Our reading of relevant Supreme Court precedent leads us to conclude that summary judgment was inappropriate. The Court's holdings in Hodel and United Transportation support the view that National League of Cities should not be read as broadly as CARTA would have us read it. Moreover, we note that the Court declined to disturb a Third Circuit judgment which refused to exempt a local public transit authority from the overtime provisions of the FSLA. Kramer v. New Castle Transit Authority, 677 F.2d 308 (1982), cert. denied, ___ U.S. ___, 103 S.Ct. 786, 74 L.Ed.2d 993 (1983).
In Kramer v. New Castle Transit Authority, 677 F.2d 308 (1982), cert. denied, ___ U.S. ___, 103 S.Ct. 786, 74 L.Ed.2d 993 (1983), the Third Circuit held that a local mass transit system operated by a municipality was not immune from suit under National League of Cities v. Usery, 426 U.S. 833, 96 S.Ct. 2465, 49 L.Ed.2d 245 (1976). Citing the Supreme Court's language in United Transportation Union v.
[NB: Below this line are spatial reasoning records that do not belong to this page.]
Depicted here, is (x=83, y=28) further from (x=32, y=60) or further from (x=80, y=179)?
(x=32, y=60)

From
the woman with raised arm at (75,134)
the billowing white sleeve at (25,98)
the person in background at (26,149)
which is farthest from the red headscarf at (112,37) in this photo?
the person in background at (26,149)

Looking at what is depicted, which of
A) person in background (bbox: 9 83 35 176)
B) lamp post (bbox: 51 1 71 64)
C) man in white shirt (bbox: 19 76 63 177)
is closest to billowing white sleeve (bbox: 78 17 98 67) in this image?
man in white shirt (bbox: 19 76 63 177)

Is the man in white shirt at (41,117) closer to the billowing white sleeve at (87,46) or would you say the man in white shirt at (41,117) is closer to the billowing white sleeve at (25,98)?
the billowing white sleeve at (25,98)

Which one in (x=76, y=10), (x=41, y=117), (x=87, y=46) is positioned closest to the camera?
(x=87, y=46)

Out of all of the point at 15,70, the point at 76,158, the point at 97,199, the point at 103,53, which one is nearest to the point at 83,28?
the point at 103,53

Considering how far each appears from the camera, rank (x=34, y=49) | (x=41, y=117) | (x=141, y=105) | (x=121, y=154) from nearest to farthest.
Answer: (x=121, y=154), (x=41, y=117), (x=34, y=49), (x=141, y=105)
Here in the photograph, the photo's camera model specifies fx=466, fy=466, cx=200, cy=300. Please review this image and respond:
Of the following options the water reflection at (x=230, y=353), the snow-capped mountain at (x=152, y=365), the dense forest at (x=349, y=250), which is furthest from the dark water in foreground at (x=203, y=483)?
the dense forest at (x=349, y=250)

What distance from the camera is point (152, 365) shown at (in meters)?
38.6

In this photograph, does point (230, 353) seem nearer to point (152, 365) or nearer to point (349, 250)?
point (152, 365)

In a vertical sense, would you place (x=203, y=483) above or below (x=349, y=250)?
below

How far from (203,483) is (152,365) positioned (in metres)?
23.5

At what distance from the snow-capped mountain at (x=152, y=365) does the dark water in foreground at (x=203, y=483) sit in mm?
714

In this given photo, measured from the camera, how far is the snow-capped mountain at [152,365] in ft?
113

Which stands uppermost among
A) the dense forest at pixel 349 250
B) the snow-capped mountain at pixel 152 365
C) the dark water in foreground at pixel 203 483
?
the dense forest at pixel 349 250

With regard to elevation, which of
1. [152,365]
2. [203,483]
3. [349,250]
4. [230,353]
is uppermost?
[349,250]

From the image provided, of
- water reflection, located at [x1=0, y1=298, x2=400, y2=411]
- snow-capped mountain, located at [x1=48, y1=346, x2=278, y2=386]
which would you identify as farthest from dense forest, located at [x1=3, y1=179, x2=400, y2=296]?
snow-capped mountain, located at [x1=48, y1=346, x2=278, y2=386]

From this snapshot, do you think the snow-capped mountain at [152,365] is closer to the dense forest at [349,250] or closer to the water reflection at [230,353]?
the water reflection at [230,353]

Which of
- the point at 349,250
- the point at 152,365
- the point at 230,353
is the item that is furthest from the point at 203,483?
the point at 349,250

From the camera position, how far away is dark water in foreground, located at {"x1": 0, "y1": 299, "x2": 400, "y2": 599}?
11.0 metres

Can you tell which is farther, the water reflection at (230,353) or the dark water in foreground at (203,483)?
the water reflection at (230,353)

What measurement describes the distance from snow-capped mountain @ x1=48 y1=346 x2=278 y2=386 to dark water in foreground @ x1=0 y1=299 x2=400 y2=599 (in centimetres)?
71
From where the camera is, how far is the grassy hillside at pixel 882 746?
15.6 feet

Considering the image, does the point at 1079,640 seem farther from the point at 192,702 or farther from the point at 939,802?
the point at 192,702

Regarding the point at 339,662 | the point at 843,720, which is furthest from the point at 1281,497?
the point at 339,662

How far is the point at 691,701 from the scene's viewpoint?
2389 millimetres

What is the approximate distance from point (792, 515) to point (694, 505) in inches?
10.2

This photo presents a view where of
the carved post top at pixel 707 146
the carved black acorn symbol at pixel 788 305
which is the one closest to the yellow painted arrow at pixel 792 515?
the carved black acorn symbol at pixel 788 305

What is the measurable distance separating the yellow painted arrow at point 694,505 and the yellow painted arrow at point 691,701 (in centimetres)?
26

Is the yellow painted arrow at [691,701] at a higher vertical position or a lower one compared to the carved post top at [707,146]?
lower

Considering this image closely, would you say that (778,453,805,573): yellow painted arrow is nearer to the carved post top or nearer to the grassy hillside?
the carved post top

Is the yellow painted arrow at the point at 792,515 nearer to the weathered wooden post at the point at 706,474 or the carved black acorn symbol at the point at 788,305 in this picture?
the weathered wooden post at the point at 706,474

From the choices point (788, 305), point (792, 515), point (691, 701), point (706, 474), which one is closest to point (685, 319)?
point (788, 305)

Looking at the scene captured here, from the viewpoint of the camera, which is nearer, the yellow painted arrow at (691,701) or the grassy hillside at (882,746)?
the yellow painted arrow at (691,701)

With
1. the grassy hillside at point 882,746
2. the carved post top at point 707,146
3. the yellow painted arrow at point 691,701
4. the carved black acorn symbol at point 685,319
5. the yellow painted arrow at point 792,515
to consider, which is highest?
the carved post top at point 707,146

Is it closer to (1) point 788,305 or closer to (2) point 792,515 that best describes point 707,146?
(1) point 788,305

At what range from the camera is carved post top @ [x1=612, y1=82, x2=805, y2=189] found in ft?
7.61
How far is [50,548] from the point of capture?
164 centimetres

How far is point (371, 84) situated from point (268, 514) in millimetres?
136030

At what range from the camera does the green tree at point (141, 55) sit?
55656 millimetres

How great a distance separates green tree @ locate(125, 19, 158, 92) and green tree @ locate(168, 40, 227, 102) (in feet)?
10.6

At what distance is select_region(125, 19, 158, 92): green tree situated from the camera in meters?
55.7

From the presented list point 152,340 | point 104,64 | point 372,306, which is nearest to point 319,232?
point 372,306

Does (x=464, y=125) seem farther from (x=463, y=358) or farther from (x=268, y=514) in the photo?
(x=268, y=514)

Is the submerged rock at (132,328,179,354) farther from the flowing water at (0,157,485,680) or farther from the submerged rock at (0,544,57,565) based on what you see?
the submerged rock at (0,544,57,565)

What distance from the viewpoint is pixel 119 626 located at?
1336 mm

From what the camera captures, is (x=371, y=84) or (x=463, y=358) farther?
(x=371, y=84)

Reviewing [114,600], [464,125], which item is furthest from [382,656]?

Long Island Railroad Company, 455 U.S. 678, 102 S.Ct. 1349, 71 L.Ed.2d 547 (1982), the Kramer court stated: "We think that the state involvement in local transit systems, increasing with more systems coming under state control in recent years, does not alter the "historical reality" that the operation of mass transit systems, `is not among the functions traditionally performed by state and local governments.'" Kramer, 677 F.2d at 310.
The Supreme Court's denial of certiorari in Kramer contrasts sharply with its action in two other cases presenting the same issue. Donovan v. San Antonio Metropolitan Transit Authority, 457 U.S. 1102, 102 S.Ct. 2897, 73 L.Ed.2d 1309 (1982); Garcia v. San Antonio Metropolitan Transit Authority, 457 U.S. 1102, 102 S.Ct. 2897, 73 L.Ed.2d 1309 (1982). In each of those cases, the Court vacated the district court's order enjoining the Secretary from applying the overtime provisions of the FLSA to the defendants, municipally owned mass transit systems. The Court remanded the cases to the district court for further consideration in light of its decision in United Transportation.
While the notion of what is traditional is not a static concept, "there is no justification for a rule which would allow the States, by acquiring functions previously performed by the private sector, to erode federal authority in areas traditionally subject to federal statutory regulations." United Transportation, 102 S.Ct. at 1355. In this case, a traditionally private service has become predominantly a public service due to federal aid. Kramer, 677 F.2d at 309-10. In such a case, the concerns stated in National League of Cities are not implicated. It would indeed be peculiar to hold that federal aid for transit created a situation where a state which provides transit service is immune from federal labor regulations.
We are well aware that the district court did not have the benefit of some of the Court's recent decisions on the Tenth Amendment issue. However, those decisions mandate that the plaintiffs receive a trial on the merits. Accordingly, the order of summary judgment is vacated and the case remanded to the district court.